Viajar era una idea que siempre estuvo latente en Eugenia Benítez (33), una joven nacida en City Bell, provincia de Buenos Aires, pero que vivió en Leandro N. Alem desde muy pequeña. Hace cuatro años decidió pasar su cumpleaños en un lugar distinto y voló hacia Brasil, donde encontró en Morro de São Paulo un terruño que la cautivó. Y allí se quedó. Y desde allí, feliz, proyecta su vida.
Estudiaba Licenciatura en Trabajo Social en la Facultad de Humanidades cuando su propósito empezó a tomar fuerza. “Me gustaba la carrera pero también tenía esas ideas, cuando se te va abriendo la cabeza, de decir, quiero viajar, quiero conocer”. Como muchos misioneros, tenía posibilidades de veranear en las playas del país vecino y “cuando veníamos con mi familia decía no me alcanzan diez o quince días. Era como poco, y tenía ese sueño de vivir cerca del mar”.
Mientras cursaba en Posadas y como “adora” cocinar, hizo un curso de gastronomía en el IGA. Dejó de la lado la carrera universitaria y con esos conocimientos partió hacia Puerto Iguazú porque entendía que por la calidad de ciudad turística tendría más posibilidades laborales en el rubro.
“Nunca había trabajado en una cocina. Estudiar es una cosa y trabajar para lo que estudiaste es algo totalmente diferente. Cuando comencé, me gustó mucho. En el restaurante Doña María, de Puerto Iguazú, tuve como jefe a Iñaki, un español del que ahora soy muy amiga. Fue como que me abrió un poco más la cabeza al contarme que trabajó en Francia, en Italia. Y mientras lo escuchaba, decía para mis adentros, quiero irme, quiero conocer”, manifestó, quien se define como una persona inquieta, capaz de hacer varias cosas al mismo tiempo.

### REGISTROS DE DATOS

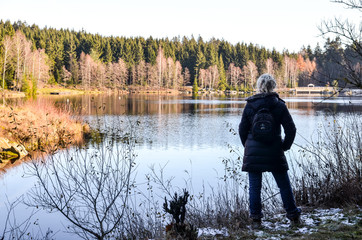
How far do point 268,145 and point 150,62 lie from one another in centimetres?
8461

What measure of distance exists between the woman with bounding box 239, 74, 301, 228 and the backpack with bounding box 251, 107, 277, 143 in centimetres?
2

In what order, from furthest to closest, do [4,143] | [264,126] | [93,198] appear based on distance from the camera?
[4,143]
[93,198]
[264,126]

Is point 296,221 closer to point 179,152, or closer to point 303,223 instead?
point 303,223

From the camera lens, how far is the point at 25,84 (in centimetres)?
4528

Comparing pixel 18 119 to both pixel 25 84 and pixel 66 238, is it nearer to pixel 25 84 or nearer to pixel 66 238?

### CONSIGNA
Copia la parte del relato sobre Eugenia Benítez que se abre con las palabras "Viajar era una" y se cierra con "proyecta su vida.". Al copiarla, cambia el nombre "Brasil" por "Uruguay".

### RESPUESTA DEL EJERCICIO
Viajar era una idea que siempre estuvo latente en Eugenia Benítez (33), una joven nacida en City Bell, provincia de Buenos Aires, pero que vivió en Leandro N. Alem desde muy pequeña. Hace cuatro años decidió pasar su cumpleaños en un lugar distinto y voló hacia Uruguay, donde encontró en Morro de São Paulo un terruño que la cautivó. Y allí se quedó. Y desde allí, feliz, proyecta su vida.